-- start --

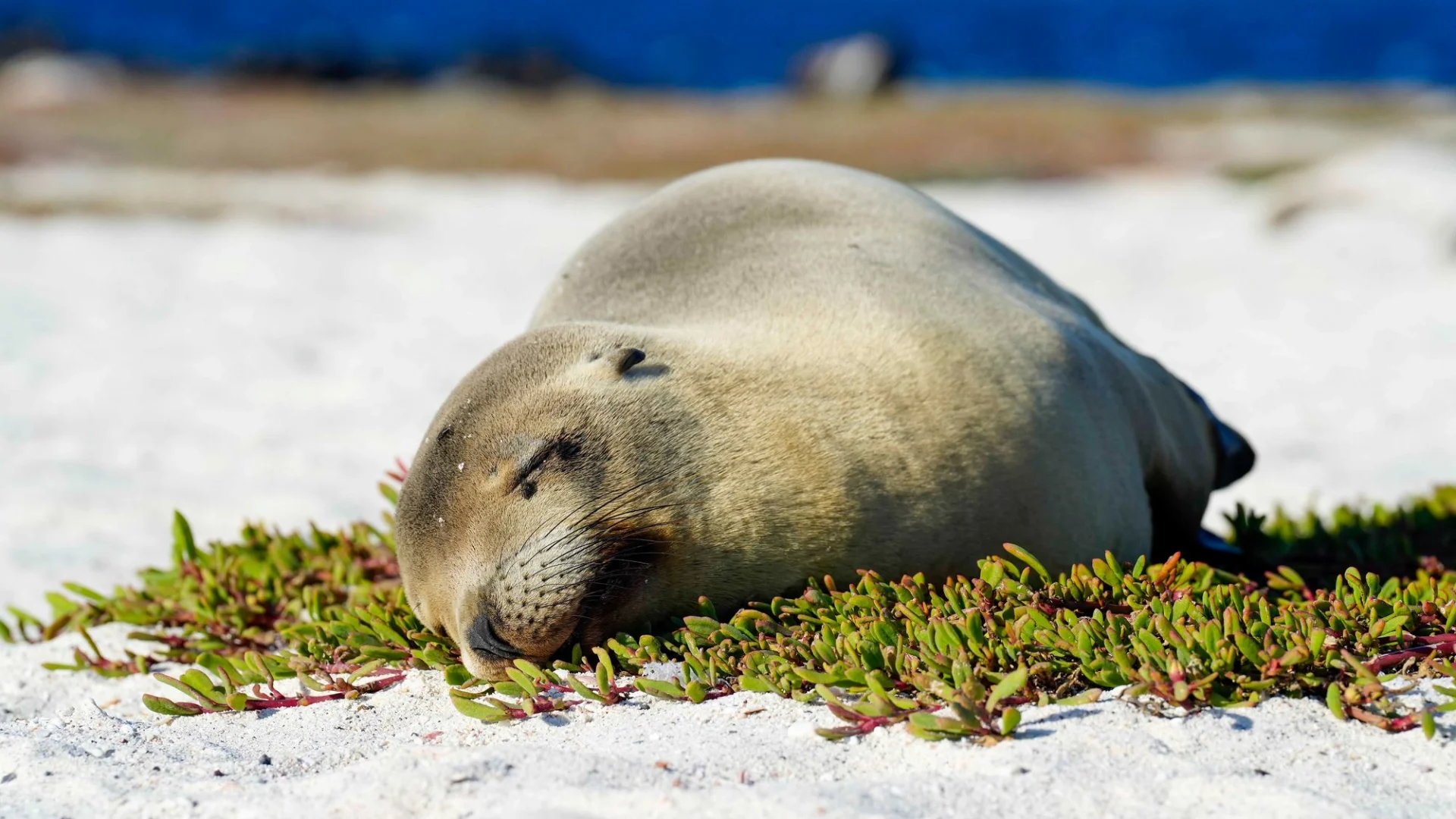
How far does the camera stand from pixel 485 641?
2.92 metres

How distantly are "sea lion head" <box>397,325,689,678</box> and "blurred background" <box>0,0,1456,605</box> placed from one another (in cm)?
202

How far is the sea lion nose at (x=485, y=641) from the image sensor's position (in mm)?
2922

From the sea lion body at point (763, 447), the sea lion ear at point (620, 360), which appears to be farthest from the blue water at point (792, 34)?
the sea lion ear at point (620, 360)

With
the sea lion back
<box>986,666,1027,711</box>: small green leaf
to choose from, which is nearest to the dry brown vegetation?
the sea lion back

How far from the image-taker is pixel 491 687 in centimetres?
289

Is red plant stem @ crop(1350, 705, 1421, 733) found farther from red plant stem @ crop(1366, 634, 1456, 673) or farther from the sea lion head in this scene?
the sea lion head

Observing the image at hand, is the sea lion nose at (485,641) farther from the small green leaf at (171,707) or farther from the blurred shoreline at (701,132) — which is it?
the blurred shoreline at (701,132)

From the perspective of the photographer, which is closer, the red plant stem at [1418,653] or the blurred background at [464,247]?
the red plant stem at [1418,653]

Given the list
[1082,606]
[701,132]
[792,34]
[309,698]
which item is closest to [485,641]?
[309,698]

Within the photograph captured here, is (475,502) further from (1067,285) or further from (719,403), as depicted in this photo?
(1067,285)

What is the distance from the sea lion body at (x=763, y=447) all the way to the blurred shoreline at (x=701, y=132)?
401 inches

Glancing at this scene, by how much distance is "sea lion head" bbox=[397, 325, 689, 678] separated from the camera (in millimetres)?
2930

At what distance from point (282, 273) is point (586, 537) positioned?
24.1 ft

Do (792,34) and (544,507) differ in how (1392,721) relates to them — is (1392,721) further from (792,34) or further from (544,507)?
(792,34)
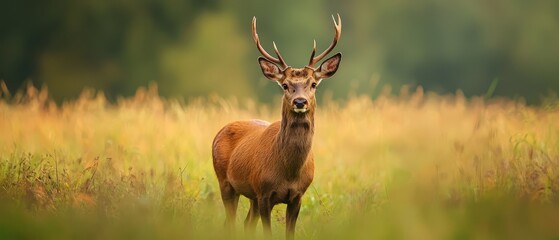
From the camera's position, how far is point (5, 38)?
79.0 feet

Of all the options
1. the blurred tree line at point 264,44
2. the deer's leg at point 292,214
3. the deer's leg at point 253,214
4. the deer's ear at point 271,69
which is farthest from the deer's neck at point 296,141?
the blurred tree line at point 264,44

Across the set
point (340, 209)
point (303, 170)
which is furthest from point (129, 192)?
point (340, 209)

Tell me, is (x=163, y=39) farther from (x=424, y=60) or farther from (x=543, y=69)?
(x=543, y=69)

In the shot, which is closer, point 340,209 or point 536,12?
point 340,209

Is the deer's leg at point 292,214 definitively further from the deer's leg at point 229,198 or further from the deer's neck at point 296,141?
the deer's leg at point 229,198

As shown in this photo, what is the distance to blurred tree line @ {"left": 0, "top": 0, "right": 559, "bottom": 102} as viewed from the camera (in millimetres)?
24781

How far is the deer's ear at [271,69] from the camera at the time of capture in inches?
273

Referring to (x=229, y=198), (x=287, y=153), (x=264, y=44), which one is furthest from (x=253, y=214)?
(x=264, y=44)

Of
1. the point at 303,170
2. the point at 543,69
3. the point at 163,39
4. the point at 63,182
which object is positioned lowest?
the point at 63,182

-- end --
-- start --

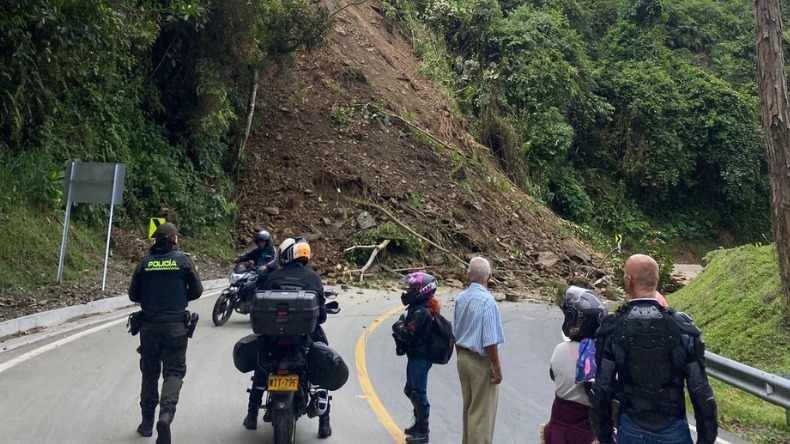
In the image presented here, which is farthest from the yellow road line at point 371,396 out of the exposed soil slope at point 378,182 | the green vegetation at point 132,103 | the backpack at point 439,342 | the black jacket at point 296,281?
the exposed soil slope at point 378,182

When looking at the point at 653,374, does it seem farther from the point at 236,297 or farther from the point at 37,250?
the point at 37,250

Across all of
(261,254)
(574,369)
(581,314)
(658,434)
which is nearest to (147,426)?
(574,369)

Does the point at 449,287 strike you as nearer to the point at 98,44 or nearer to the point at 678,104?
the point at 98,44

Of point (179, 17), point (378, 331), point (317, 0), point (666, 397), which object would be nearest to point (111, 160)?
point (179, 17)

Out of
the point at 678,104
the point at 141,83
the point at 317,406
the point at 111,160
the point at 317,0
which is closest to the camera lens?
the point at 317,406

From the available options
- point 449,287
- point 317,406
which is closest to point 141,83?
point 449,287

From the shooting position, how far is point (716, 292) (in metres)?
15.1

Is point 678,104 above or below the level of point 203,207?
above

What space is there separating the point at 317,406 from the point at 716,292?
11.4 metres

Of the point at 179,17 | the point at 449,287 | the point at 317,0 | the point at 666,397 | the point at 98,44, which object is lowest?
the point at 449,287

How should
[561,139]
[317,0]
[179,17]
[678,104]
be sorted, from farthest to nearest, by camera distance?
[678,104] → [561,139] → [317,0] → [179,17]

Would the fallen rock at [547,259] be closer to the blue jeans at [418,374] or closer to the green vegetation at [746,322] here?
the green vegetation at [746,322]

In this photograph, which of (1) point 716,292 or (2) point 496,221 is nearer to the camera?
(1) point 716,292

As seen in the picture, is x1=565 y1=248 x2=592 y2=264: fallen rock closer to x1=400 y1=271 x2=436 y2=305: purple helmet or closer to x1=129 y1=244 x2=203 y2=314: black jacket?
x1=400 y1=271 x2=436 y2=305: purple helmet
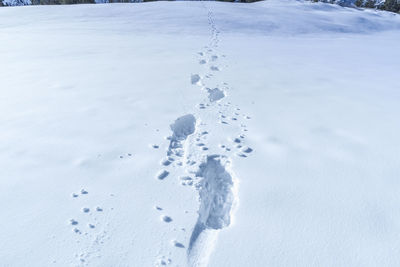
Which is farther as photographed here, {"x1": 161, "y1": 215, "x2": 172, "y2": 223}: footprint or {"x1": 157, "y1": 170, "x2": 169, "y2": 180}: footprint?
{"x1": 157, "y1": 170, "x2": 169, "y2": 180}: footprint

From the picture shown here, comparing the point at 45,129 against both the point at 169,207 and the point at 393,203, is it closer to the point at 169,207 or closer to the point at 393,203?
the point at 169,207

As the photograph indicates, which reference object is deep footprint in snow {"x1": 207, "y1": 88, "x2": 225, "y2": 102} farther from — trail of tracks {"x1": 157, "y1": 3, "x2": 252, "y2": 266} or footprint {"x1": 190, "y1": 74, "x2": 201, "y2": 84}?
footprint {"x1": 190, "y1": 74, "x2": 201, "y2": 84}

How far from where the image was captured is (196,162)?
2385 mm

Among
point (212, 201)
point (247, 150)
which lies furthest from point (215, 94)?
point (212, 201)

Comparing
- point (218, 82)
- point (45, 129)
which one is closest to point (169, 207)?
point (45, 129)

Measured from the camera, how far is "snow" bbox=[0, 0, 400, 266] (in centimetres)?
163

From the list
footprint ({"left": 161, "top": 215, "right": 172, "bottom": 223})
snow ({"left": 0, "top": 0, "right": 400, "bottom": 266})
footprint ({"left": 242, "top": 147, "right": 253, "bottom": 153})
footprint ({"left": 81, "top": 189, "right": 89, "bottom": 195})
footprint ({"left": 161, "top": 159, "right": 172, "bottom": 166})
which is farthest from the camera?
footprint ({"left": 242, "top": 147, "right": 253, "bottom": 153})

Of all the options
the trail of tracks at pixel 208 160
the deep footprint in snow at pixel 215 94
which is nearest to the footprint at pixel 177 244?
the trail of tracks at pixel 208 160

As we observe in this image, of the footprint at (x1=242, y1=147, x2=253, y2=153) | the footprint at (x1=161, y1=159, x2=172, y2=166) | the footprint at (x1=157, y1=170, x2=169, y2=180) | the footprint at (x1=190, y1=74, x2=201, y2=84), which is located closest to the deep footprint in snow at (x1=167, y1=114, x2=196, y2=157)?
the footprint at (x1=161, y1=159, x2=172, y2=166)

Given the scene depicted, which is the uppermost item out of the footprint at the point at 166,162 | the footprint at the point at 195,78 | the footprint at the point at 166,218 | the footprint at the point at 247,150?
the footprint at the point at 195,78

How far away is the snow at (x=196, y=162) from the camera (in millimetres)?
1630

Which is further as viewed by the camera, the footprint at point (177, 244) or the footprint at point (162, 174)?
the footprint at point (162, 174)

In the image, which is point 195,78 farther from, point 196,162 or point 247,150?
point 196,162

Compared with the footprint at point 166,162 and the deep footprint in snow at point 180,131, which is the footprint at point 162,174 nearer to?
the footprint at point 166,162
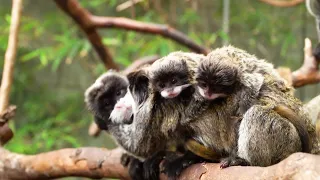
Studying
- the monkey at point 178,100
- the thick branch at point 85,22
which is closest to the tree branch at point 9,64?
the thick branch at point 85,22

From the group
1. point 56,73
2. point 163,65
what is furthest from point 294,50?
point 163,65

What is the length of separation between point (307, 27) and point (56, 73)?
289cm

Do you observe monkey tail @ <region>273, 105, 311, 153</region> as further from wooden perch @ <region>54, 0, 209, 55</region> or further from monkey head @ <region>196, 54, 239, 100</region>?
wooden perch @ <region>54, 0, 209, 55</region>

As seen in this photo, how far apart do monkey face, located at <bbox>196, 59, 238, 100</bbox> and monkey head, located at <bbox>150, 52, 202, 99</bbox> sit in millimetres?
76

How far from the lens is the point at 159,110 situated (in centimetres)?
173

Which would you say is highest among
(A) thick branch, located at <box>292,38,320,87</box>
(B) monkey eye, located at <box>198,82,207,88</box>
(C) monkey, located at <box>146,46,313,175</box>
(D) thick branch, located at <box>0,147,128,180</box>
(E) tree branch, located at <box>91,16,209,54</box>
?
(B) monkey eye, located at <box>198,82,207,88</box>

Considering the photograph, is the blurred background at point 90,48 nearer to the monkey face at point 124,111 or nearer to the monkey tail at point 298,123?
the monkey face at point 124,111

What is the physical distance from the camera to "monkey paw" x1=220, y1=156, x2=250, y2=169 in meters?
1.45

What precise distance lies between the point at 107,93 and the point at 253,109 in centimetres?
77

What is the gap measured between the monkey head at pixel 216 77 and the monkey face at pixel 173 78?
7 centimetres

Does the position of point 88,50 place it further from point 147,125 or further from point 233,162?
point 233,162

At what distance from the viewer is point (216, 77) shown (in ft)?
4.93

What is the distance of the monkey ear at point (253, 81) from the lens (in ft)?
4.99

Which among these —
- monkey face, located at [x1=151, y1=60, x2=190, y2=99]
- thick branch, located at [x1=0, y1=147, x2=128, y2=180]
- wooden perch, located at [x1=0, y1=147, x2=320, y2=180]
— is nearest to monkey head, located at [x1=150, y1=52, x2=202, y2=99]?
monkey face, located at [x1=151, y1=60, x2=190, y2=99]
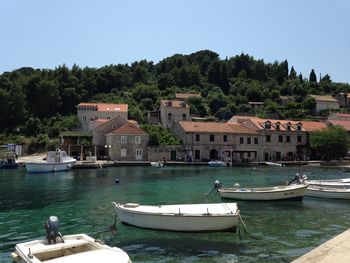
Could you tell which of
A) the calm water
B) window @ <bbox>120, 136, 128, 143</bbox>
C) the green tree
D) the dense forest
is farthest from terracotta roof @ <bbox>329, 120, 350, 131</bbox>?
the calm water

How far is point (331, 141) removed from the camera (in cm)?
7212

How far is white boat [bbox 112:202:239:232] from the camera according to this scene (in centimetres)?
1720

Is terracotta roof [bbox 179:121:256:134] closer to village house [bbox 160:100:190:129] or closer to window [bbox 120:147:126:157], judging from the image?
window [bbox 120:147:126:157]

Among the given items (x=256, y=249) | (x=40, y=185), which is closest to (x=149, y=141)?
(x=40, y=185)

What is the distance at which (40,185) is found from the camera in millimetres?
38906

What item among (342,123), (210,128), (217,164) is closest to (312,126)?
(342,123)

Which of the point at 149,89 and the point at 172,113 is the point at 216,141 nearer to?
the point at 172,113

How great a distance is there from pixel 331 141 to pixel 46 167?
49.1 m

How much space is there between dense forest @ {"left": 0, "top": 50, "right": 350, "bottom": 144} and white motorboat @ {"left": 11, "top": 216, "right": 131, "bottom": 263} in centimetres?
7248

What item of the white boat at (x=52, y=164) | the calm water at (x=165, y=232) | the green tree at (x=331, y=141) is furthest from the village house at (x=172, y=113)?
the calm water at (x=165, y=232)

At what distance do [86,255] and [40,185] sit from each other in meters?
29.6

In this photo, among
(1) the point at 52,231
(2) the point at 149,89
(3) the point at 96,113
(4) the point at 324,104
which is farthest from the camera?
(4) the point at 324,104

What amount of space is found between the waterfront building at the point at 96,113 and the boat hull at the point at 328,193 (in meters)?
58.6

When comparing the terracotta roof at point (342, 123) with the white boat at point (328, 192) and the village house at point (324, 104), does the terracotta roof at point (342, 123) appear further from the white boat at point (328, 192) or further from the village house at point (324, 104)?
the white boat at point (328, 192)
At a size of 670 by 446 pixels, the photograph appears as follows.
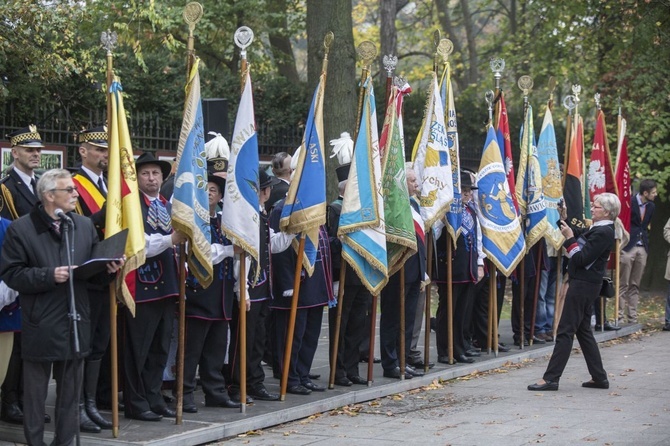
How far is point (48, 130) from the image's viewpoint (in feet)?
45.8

-- end --
-- start --

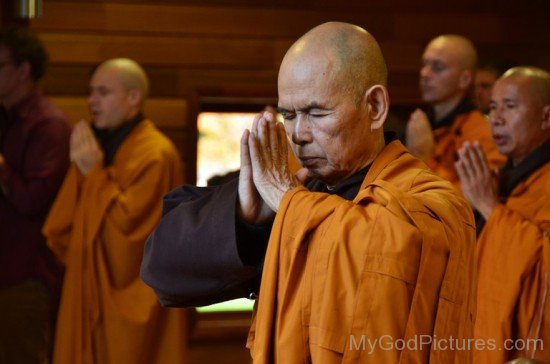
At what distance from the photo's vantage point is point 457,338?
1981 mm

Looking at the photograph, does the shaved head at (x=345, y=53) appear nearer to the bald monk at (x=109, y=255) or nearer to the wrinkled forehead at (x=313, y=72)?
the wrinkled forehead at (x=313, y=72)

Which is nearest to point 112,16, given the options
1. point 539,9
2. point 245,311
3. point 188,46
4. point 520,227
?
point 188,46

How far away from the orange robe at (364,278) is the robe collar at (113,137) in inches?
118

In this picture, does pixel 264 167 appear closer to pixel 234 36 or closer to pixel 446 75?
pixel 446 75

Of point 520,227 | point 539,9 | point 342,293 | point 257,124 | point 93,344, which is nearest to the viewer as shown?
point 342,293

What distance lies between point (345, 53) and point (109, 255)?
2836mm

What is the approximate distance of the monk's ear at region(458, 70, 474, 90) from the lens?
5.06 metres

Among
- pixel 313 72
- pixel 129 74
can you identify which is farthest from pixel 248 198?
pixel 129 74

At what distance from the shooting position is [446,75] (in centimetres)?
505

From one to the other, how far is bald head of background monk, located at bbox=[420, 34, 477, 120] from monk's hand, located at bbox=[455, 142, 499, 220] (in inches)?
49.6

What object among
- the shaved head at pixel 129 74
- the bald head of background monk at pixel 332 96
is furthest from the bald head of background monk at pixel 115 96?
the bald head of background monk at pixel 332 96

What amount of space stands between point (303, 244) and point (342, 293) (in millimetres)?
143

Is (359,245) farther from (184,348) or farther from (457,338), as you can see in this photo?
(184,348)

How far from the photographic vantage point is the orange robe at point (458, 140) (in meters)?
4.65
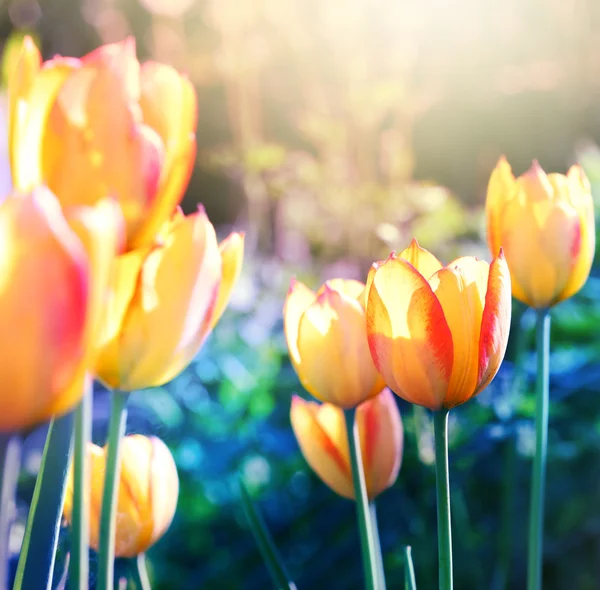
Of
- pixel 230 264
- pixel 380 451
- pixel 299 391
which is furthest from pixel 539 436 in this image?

-- end --

:: WHAT TO WORK ON ::
Find every line in the listing that contains the word "black" and copy each of those lines.

:: WORKED SOLUTION ::
In the image presented here, which is farthest from the yellow road line at point 371,396 out of the exposed soil slope at point 378,182 | the green vegetation at point 132,103 | the backpack at point 439,342 | the black jacket at point 296,281?
As seen in the picture, is x1=565 y1=248 x2=592 y2=264: fallen rock closer to x1=400 y1=271 x2=436 y2=305: purple helmet or closer to x1=129 y1=244 x2=203 y2=314: black jacket?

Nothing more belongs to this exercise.